Waga 108,4kg czyli minus 1,7kg

ale się cieszę może uznacie, że to niewiele ale dla mnie na poczatek to  świetna motywacja; byłam dzis w sklepie z ciuchami i widziałam swietną bluzeczke w moim ulubionym fioletowym kolorze  i.....stwierdziłam, że ją kupie jak waga spadnie do 100kg  to bedzie taka dodatkowa moja motywacja i jednocześnie nagroda

Wczoraj :

 20km na rowerku

zero słodyczy i napojów gazowanych

śniadanko : jogurcik + szyneczka

II sniadanko : banan

obiad : serek homogenizowany + szyneczka

podwieczorek : jogurcik

kolacja : 6 sliwek

Jestem w dobrym humorze dzieki spadkowi ahhhhh super; motywacja jest i to jest najważniejsze

  MIŁEGO DZIONKA WSZYSTKIM

  • wagofobka

    wagofobka

    25 sierpnia 2012, 20:18

    Prawie 2 kg to wcale niewiele, bardzo ładny wynik.

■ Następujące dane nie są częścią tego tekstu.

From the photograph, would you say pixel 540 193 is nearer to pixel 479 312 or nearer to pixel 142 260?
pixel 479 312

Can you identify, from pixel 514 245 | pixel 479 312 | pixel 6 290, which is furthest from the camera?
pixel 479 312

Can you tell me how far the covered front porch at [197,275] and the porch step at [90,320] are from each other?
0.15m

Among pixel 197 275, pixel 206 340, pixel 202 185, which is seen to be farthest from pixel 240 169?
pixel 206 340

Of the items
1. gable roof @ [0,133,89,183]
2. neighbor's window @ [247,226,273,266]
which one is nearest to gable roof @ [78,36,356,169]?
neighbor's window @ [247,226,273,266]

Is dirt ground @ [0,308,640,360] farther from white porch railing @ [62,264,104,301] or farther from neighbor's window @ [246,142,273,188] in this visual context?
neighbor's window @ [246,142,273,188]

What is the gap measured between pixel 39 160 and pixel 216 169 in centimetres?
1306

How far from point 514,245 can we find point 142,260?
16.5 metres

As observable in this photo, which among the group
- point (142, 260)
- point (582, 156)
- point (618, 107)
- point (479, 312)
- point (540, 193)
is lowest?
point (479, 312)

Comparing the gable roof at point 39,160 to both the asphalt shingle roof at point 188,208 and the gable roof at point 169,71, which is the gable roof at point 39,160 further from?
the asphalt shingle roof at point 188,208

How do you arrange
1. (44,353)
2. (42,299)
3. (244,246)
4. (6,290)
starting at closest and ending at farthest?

Ale menu głodówkowe!!!

  • parafina86

    parafina86

    25 sierpnia 2012, 14:03

    GRATULACJE I WYTRWAŁOŚCI ŻYCZĘ!BY DODAĆ CI MOTYWACJI POWIEM CI ,ŻE MOJA KOLEŻANKA JAKIEŚ 5 LAT TEMU WAŻYŁA 115KG DZIŚ PONIŻEJ 70KG ODCHUDZAŁA SIĘ POMAŁU +ĆWICZENIA BIEGANIE I DZIŚ JEST ZUPEŁNIE INNĄ OTWARTĄ NA ŚWIAT DZIEWCZYNĄ:) MYŚLĘ ,ŻE WARTO SIĘ POŚWIĘCIĆ...

  • panna.e

    panna.e

    25 sierpnia 2012, 13:41

    Gratuluję spadku :) Walcz kochana dalej :) Dobrze, ze ćwiczysz. Tylko twoja dieta taka monotonna i trochę mało tego jedzenia. Proponowałbym np. jakieś mięsko duszone z warzywami, warzywa na patelnię, ryba. Bo tak na jogurcie i owocach to długo nie pojedziesz. Tym bardziej, że jest w nich sporo cukru a można go przecież ograniczyć i jeść warzywa :)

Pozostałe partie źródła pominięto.